Wherever "fraction" occurs in the entries, copy the line that holds it.

╭─ EXERCISE DATA

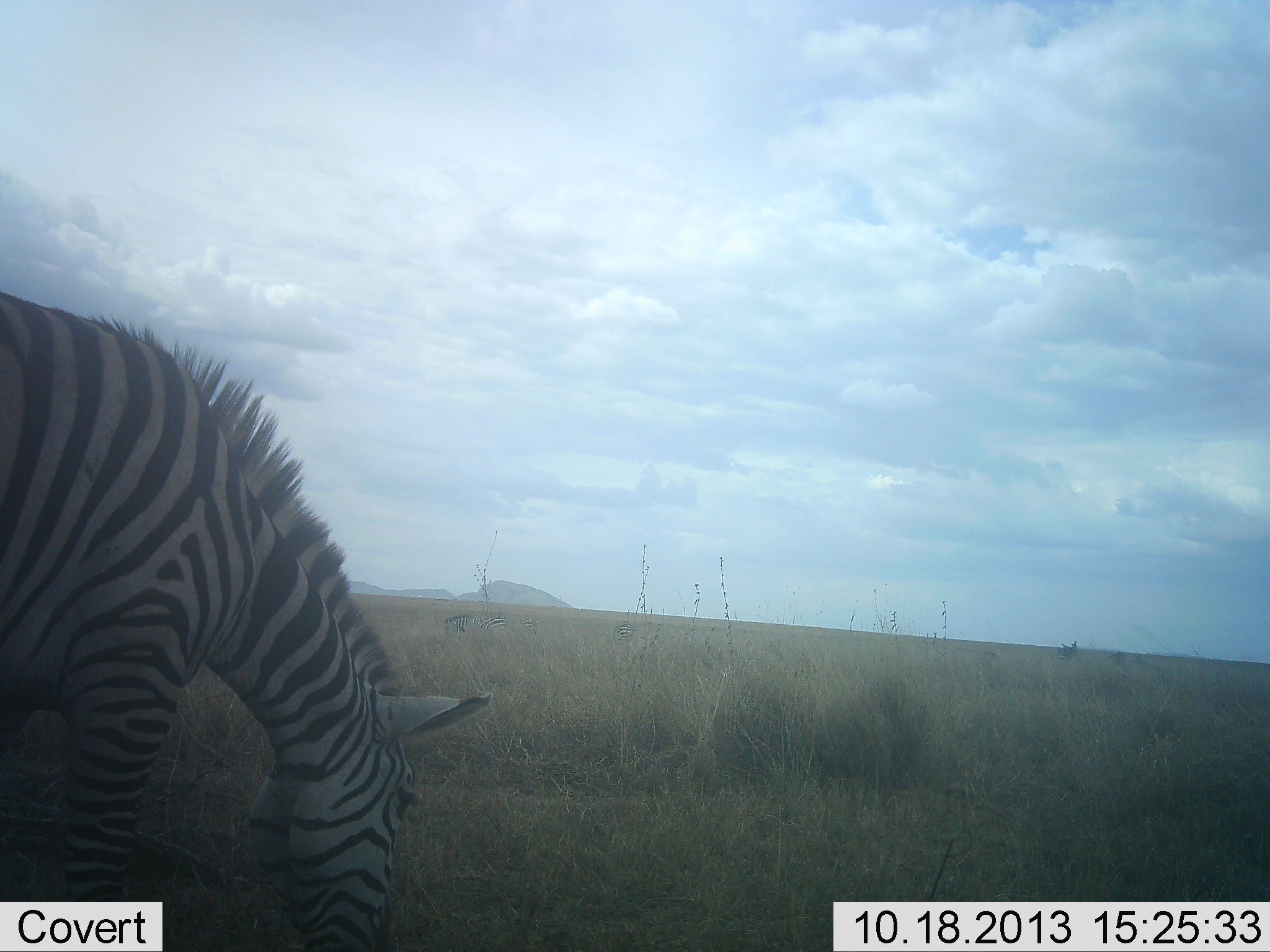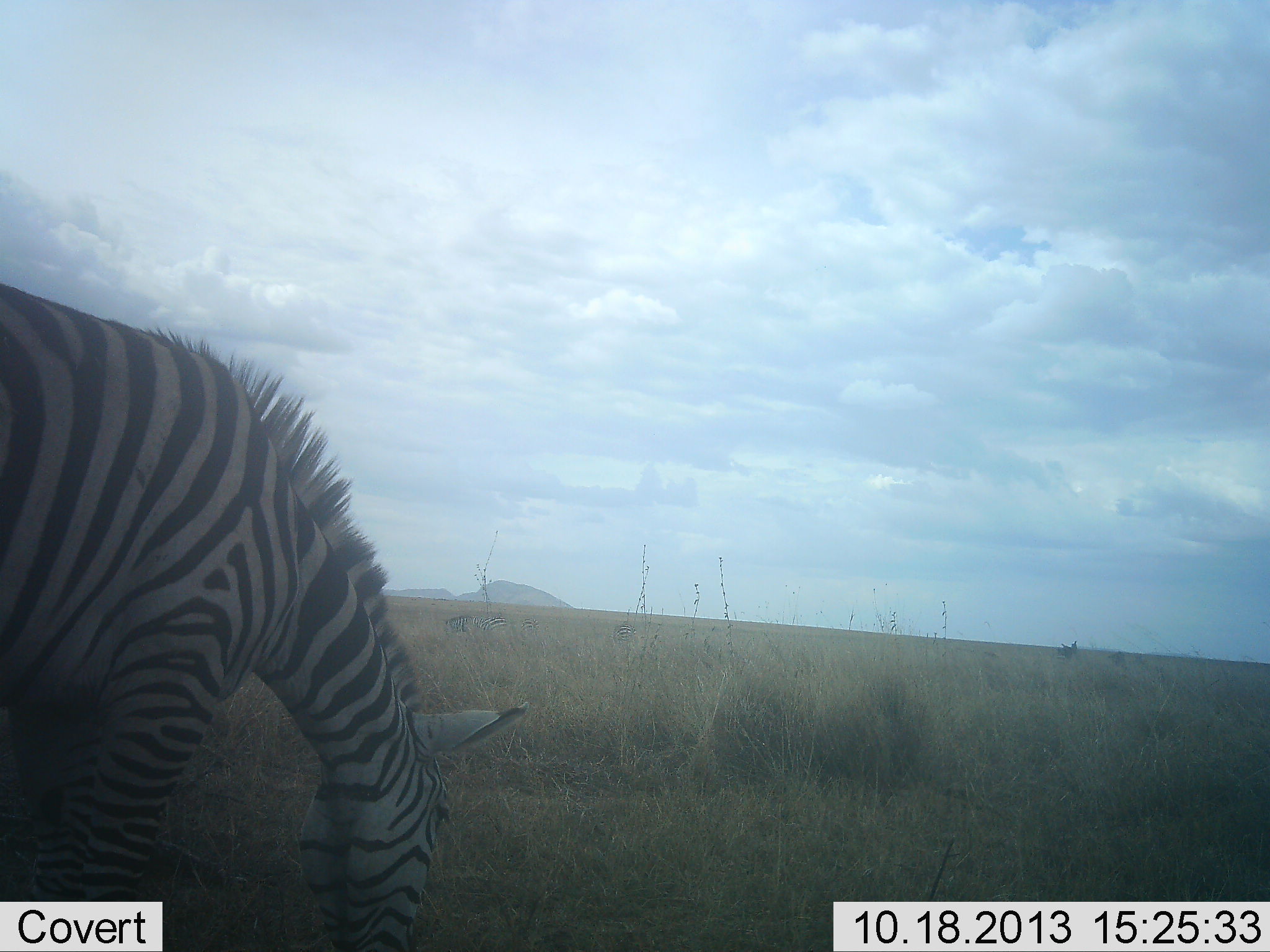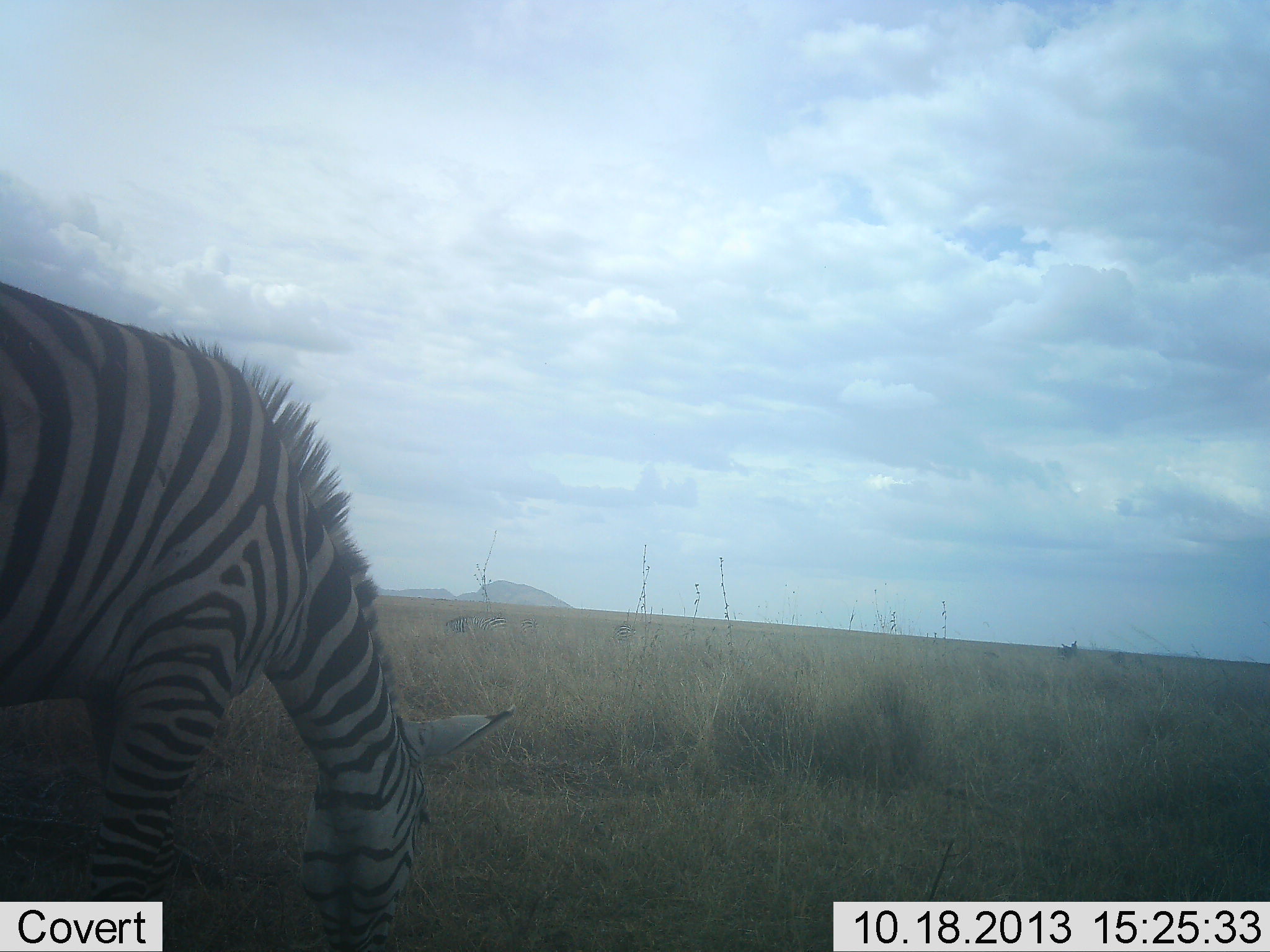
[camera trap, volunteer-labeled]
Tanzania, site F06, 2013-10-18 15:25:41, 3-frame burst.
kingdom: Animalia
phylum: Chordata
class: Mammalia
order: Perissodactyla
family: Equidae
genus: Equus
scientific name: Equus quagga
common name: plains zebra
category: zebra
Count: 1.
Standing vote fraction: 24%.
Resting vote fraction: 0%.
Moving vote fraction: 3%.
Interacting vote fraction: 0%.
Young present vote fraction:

╰─

▶ [RESPONSE FOR THIS EXERCISE]
Standing vote fraction: 24%.
Resting vote fraction: 0%.
Moving vote fraction: 3%.
Interacting vote fraction: 0%.
Young present vote fraction:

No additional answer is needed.